* **Text shown**
=== Begin Enclosure ===
Speaking about her iconic role, Farrell told “Time” magazine in 1969, “So before I undertook to do the first Torchy, I determined to create a real human being—and not an exaggerated comedy type. I met those [newswomen] who visited Hollywood and watched them work on visits to New York City. They were generally young, intelligent, refined, and attractive. By making Torchy true to life, I tried to create a character practically unique in movies.” Farrell understood that while social mores and studio attitudes needed Torchy to be McBride’s girlfriend, the core of the character was a woman fueled by ambition and a search for the truth. MacLane isn’t bad as McBride, but there’s a reason that Torchy stands out as opposed to a two-hander like Nick and Nora Charles.
Warner Bros. would crank out seven Torchy Blane movies between 1937 and 1939, with Farrell starring opposite MacLane, and all seven are a part of her Summer Under the Stars lineup. They’re quick little features, typically running between 60 and 75 minutes, and while they tower over Farrell’s legacy, they were far from the end of her career.
=== End Enclosure ===
* **What to work on**
A - Do these statements agree with the Torchy Blane text? Answer yes or no for each, and quote the words of the text that decide it. (i) Farrell spoke to "Time" magazine about the role in 1969. (ii) Warner Bros. made ten Torchy Blane movies. (iii) The Torchy Blane features typically ran longer than 90 minutes.
B - Can you return, word for word, the stretch of the Torchy Blane text from "Speaking about her" through "and Nora Charles."?

* **Data shown**
=== Begin Enclosure ===
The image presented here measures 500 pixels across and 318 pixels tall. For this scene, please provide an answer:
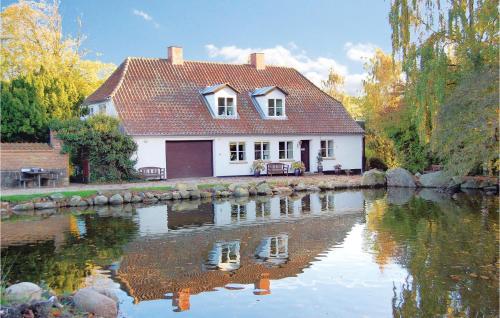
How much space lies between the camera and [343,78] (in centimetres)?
5284

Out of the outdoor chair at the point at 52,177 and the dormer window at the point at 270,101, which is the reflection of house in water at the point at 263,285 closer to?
the outdoor chair at the point at 52,177

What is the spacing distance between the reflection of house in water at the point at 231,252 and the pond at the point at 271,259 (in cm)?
2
=== End Enclosure ===
* **Answers for each item**
A -
(i) Yes: "Farrell told “Time” magazine in 1969"
(ii) No: "Warner Bros. would crank out seven Torchy Blane movies between 1937 and 1939"
(iii) No: "typically running between 60 and 75 minutes"

B -
Speaking about her iconic role, Farrell told “Time” magazine in 1969, “So before I undertook to do the first Torchy, I determined to create a real human being—and not an exaggerated comedy type. I met those [newswomen] who visited Hollywood and watched them work on visits to New York City. They were generally young, intelligent, refined, and attractive. By making Torchy true to life, I tried to create a character practically unique in movies.” Farrell understood that while social mores and studio attitudes needed Torchy to be McBride’s girlfriend, the core of the character was a woman fueled by ambition and a search for the truth. MacLane isn’t bad as McBride, but there’s a reason that Torchy stands out as opposed to a two-hander like Nick and Nora Charles.